LAG Schleswig-Holstein, Urteil v. 18.12.2018, 1 Sa 26 öD/18

Das Urteil ist noch nicht rechtskräftig. Das LAG Schleswig-Holstein hat die Revision nicht zugelassen.

Prinzipiell müssen öffentliche Arbeitgeber schwerbehinderte Bewerber gemäß § 165 SGB IX zum Vorstellungsgespräch einladen.

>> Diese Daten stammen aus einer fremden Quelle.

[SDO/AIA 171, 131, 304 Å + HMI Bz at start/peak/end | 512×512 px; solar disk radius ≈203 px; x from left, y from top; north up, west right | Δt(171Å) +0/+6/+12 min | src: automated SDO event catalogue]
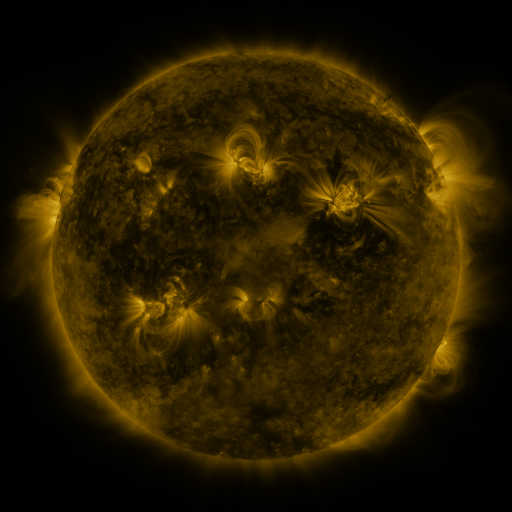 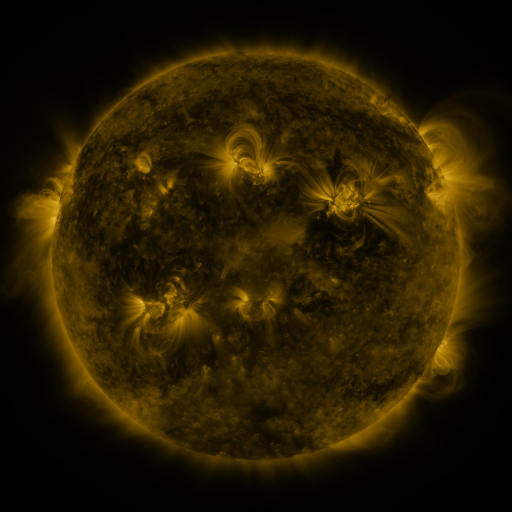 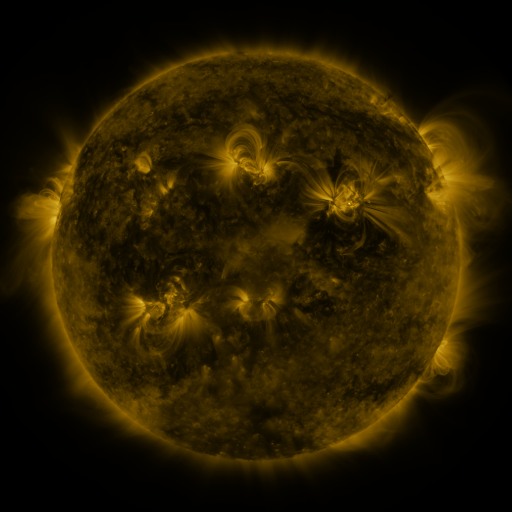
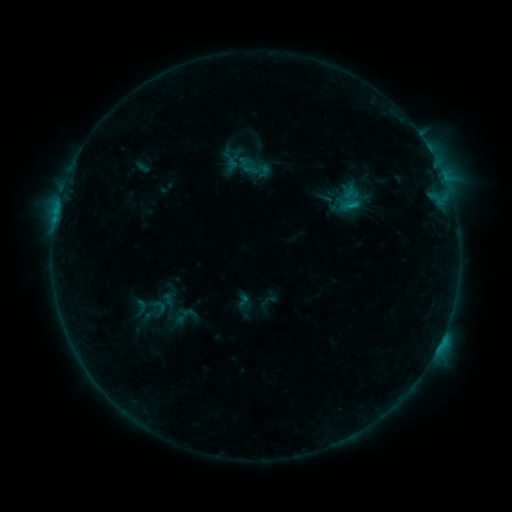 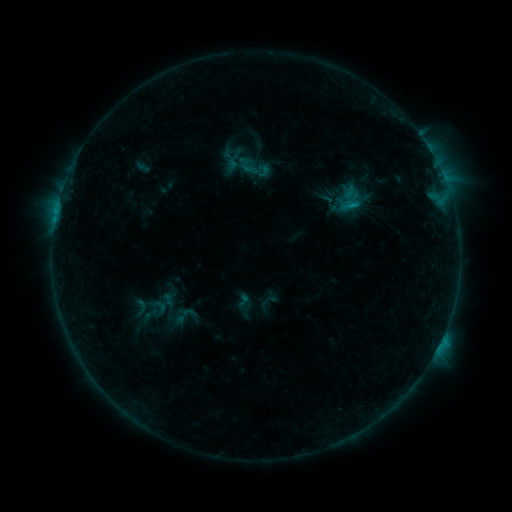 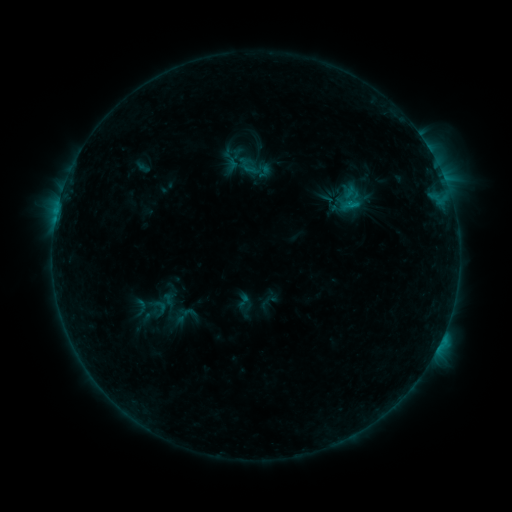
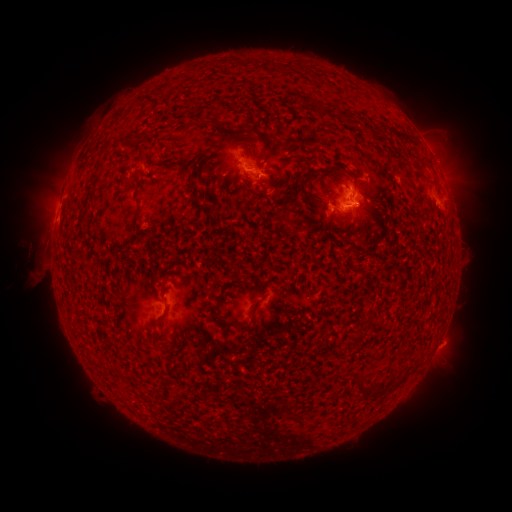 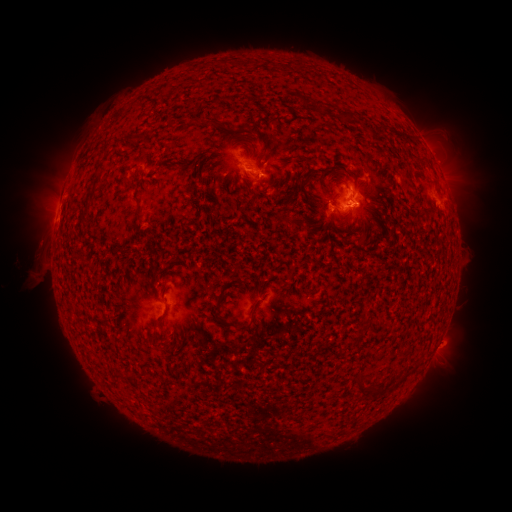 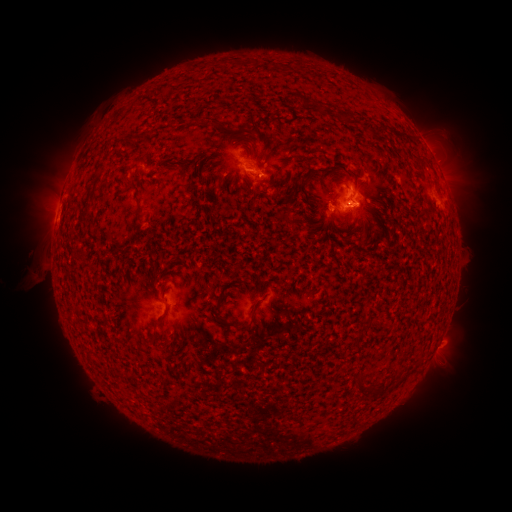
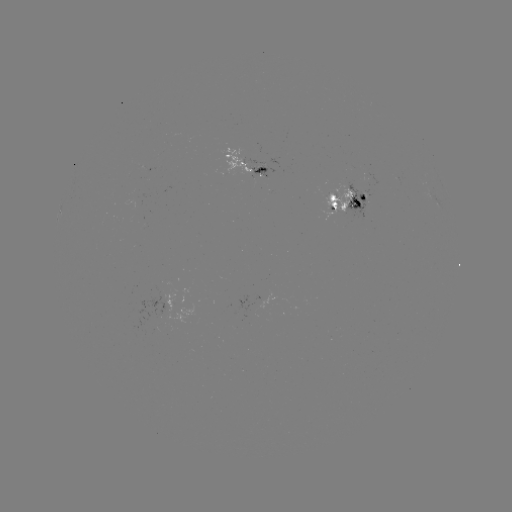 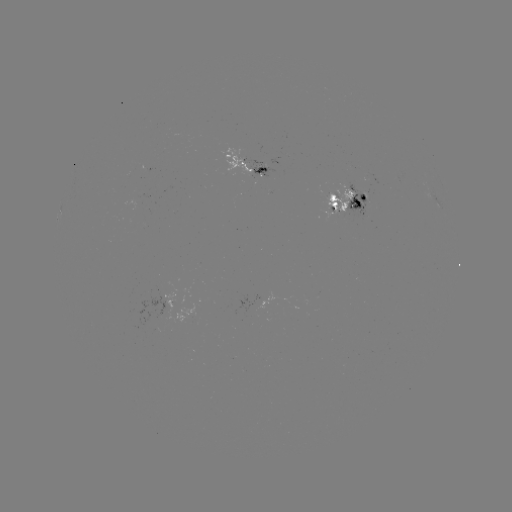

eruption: <bbox>8, 223, 57, 273</bbox>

Unterbleibt die Einladung zum Vorstellungsgespräch, kann dies bei einer AGG-Klage als Indiz für eine Diskriminierung durch den Arbeitgeber gelten. Im konkreten Fall vor dem Landesarbeitsgericht Schleswig-Holstein haben die Richter jedoch – trotz ausgebliebener Einladung – eine solche Indizwirkung abgelehnt, da es sich um ein sogenanntes gestuftes Ausschreibungsverfahren handelte. Dabei steht die externe Ausschreibung unter dem Vorbehalt, dass externe Bewerber nur zum Zuge kommen sollen, wenn sich nicht genug interne Bewerber finden. In einem solchen Fall muss der öffentliche Arbeitgeber einen schwerbehinderten externen Bewerber nicht zwingend zum Vorstellungsgespräch einladen, entschied nun das LAG.